MATERIAL TO PROCESS:
------------------------------------------------------------

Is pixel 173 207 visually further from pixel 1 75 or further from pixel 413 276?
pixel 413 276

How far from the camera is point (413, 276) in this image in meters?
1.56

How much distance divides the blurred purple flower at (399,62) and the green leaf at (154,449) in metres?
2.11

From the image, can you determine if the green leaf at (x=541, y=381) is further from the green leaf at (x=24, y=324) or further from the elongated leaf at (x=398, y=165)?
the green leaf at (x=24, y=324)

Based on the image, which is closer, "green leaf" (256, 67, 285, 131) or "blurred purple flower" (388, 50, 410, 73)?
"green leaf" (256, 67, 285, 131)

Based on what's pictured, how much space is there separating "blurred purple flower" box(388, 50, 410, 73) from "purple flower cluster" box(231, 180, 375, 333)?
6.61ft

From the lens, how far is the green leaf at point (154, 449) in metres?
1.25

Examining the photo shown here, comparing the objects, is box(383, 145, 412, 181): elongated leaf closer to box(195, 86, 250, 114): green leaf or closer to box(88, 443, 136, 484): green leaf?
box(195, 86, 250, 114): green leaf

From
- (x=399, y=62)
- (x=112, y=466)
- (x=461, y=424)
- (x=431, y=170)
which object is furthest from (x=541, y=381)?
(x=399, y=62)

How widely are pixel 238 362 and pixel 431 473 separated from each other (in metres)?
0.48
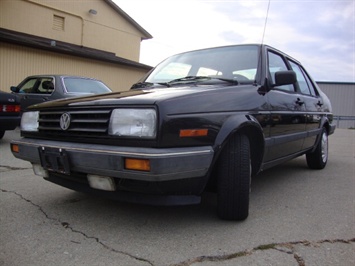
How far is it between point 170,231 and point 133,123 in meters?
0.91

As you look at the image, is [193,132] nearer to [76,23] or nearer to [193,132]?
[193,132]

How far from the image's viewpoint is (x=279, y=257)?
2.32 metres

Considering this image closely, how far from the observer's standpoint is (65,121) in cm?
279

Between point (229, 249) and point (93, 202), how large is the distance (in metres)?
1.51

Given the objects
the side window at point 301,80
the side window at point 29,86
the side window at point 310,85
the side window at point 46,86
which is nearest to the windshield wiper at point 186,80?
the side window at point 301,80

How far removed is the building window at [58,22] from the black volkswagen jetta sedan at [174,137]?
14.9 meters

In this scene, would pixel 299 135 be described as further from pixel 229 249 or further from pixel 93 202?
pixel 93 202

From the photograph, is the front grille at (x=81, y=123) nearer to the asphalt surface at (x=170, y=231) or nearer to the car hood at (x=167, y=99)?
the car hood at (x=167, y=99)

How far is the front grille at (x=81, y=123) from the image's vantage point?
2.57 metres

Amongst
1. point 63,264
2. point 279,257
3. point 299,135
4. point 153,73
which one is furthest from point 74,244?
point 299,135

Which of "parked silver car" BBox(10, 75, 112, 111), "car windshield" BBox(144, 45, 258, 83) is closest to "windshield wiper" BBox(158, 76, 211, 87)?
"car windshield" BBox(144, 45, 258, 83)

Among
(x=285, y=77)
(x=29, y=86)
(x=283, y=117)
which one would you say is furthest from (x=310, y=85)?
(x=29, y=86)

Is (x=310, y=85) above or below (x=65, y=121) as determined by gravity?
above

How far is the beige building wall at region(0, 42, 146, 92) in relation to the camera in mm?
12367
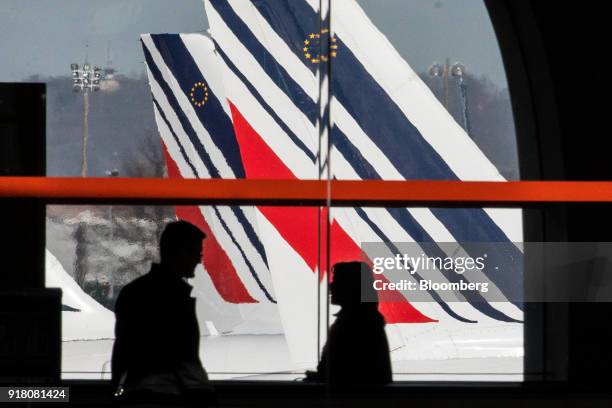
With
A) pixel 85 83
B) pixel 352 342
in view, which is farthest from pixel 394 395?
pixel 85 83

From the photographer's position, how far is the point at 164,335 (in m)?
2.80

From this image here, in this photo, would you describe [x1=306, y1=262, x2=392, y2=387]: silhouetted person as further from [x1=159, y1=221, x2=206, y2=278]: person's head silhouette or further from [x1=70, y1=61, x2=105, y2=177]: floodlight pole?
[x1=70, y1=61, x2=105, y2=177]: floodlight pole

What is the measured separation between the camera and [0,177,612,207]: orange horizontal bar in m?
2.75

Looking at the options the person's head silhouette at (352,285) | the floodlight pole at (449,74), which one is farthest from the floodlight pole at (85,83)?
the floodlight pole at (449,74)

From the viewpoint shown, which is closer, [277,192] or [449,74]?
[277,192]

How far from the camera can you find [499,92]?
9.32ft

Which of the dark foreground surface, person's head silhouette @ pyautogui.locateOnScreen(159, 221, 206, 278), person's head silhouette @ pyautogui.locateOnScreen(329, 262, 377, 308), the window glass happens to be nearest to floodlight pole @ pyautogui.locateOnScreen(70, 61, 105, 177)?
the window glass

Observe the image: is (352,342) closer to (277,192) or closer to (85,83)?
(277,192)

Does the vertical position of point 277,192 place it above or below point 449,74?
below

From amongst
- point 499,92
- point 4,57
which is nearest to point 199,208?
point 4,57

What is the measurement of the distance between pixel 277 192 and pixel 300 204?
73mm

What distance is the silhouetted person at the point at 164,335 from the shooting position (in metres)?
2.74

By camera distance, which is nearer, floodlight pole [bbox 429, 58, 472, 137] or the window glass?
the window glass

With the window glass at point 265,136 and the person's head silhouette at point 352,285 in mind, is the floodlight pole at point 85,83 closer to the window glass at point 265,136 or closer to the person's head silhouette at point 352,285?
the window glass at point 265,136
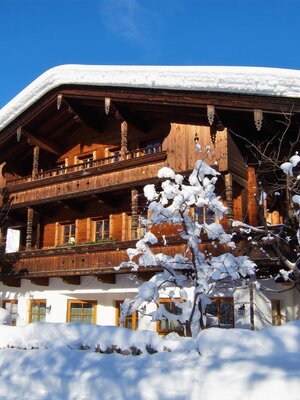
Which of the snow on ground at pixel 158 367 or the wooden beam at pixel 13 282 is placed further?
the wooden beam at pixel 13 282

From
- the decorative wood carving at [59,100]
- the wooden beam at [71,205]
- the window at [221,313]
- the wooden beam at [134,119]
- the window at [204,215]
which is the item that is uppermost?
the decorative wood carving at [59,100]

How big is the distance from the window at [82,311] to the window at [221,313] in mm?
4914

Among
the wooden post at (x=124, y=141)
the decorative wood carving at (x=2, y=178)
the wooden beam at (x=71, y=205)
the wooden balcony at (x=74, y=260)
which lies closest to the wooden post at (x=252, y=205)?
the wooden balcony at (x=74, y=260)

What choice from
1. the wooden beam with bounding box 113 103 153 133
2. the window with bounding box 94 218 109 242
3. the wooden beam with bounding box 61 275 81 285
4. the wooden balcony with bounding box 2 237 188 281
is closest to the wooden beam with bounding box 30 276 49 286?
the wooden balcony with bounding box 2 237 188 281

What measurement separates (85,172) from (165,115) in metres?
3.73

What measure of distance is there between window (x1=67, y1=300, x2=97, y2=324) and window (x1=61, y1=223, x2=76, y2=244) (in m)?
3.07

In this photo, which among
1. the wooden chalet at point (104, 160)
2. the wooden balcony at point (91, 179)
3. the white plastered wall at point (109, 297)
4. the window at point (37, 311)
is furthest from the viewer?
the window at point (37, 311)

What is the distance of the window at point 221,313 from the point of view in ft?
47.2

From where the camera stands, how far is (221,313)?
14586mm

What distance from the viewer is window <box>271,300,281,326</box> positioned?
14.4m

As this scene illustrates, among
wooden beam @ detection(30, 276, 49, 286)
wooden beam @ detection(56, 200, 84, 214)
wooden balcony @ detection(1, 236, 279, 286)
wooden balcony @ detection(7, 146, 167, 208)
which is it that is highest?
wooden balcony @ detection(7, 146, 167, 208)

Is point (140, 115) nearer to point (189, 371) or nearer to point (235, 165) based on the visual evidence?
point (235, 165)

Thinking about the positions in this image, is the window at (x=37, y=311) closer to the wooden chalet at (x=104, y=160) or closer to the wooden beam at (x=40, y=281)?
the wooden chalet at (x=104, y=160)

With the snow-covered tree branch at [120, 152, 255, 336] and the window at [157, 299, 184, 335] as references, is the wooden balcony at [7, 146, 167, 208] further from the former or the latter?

------------------------------------------------------------

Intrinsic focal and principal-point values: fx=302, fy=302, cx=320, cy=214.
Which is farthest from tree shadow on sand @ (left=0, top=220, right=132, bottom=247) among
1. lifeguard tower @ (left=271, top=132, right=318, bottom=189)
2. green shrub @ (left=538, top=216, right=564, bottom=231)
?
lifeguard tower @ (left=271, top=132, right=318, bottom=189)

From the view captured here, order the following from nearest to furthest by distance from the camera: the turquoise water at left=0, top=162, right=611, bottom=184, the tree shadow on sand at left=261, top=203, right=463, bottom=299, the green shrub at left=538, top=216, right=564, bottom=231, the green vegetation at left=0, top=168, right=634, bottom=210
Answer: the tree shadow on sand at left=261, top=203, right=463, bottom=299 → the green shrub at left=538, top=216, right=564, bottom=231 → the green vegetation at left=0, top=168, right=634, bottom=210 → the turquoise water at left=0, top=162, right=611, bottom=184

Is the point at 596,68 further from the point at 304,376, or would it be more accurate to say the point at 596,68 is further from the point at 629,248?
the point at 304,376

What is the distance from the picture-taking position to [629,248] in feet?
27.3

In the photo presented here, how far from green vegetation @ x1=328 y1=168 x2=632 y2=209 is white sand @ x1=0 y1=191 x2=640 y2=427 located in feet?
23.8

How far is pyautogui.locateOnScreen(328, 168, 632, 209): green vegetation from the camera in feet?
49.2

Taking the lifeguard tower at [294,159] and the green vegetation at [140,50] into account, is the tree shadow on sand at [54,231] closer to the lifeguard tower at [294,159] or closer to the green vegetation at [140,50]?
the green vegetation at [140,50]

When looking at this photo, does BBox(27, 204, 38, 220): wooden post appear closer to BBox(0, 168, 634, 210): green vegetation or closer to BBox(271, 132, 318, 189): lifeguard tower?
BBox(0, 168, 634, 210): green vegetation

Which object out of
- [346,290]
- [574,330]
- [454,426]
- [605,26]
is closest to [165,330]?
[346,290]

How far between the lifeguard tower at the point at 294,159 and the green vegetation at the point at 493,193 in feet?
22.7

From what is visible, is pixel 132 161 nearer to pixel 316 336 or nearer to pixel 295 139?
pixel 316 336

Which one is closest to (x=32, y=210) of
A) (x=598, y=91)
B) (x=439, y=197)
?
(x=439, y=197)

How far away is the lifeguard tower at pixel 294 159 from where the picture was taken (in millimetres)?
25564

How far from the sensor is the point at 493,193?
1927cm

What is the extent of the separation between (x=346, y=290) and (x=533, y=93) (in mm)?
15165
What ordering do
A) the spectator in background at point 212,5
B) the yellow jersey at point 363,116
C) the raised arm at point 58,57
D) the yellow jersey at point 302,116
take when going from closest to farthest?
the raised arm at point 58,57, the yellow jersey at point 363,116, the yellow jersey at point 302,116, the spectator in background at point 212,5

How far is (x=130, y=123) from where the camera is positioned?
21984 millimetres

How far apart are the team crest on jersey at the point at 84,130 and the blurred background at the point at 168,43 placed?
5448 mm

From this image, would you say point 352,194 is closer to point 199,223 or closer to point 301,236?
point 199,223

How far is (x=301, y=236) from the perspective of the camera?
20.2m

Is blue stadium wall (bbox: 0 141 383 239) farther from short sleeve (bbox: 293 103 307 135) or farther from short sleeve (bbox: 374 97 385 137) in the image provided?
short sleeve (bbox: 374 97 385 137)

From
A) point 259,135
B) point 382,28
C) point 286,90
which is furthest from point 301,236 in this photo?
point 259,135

------------------------------------------------------------

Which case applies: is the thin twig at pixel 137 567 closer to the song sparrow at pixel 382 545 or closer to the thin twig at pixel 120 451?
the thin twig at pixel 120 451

------------------------------------------------------------

WHAT YOU WILL DO: List every line in the entries above that contains the string "spectator", copying each one in full.

RESPONSE:
A) the spectator in background at point 212,5
the raised arm at point 58,57, the yellow jersey at point 363,116, the yellow jersey at point 302,116, the spectator in background at point 212,5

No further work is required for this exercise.